[SPARK-12689][SQL] Migrate DDL parsing to the newly absorbed parser #10723

viirya · 2016-01-12T10:08:26Z

JIRA: https://issues.apache.org/jira/browse/SPARK-12689

DDLParser processes three commands: createTable, describeTable and refreshTable.
This patch migrates the three commands to newly absorbed parser.

SparkQA · 2016-01-12T10:37:55Z

Test build #49237 has finished for PR 10723 at commit f886f67.

This patch fails Spark unit tests.
This patch merges cleanly.
This patch adds no public classes.

rxin · 2016-01-12T20:33:30Z

cc @hvanhovell

@viirya can you rename the title to "migrate describe table parsing to ..."

viirya · 2016-01-13T05:07:42Z

Because SQLContext still uses DDLParser, looks like I can't simply remove describeTable command from DDLParser. So I can't gradually migrate these three commands in three PRs.

SparkQA · 2016-01-13T16:35:35Z

Test build #49317 has finished for PR 10723 at commit c60cd9e.

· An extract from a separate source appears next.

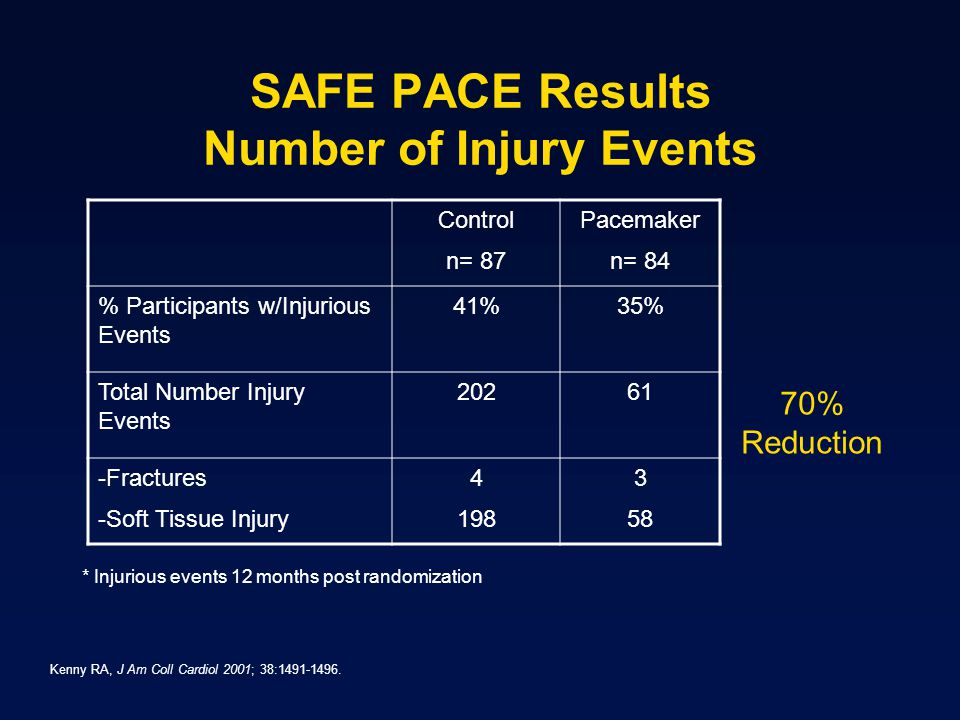 SAFE PACE Results Number of Injury Events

This patch fails Scala style tests.
This patch merges cleanly.
This patch adds no public classes.

yhuai · 2016-01-13T17:59:01Z

@cloud-fan Can you also take a look? It is related to the work of adding DDL support for creating bucketed tables.

cloud-fan · 2016-01-13T18:18:53Z

sql/core/src/main/scala/org/apache/spark/sql/execution/SparkQl.scala

@@ -52,26 +57,30 @@ private[sql] class SparkQl(conf: ParserConf = SimpleParserConf()) extends Cataly
          nodeToDescribeFallback(node)
        } else {
          tableType match {
-            case Token("TOK_TABTYPE", Token("TOK_TABNAME", nameParts :: Nil) :: Nil) =>
+            case Token("TOK_TABTYPE", Token("TOK_TABNAME", nameParts) :: Nil) =>


Why change this? You didn't touch the describe stuff in SparkSqlParser.g right?

Yes. I think it is incorrect from beginning but not be tested it out because we don't reach here before. I've tested it locally. Once all three commands are migrated, we can see this passing tests.

if we parse the following SQL using the parse driver org.apache.spark.sql.catalyst.parser.ParseDriver.parsePlan("DESCRIBE EXTENDED tbl.a", null)

We would end up with the following AST:

TOK_DESCTABLE 1, 0, 6, 18 :- TOK_TABTYPE 1, 4, 6, 18 : +- TOK_TABNAME 1, 4, 6, 18 : :- tbl 1, 4, 4, 18 : +- a 1, 6, 6, 22 +- EXTENDED 1, 2, 2, 9

This change would pick this up, and old code didn't (I am sure I tested this though :S ). You can disable this in the DDL parser, to see if it works now.

Could we add a test for this? The Hive test suite apparently misses this one. I could also address in a different PR.

Actually we have test for describe table command in HiveQuerySuite. Do we need another test?

Conflicts: sql/catalyst/src/main/antlr3/org/apache/spark/sql/catalyst/parser/SparkSqlLexer.g

SparkQA · 2016-01-18T08:24:56Z

Test build #49585 has finished for PR 10723 at commit 5a6cc4a.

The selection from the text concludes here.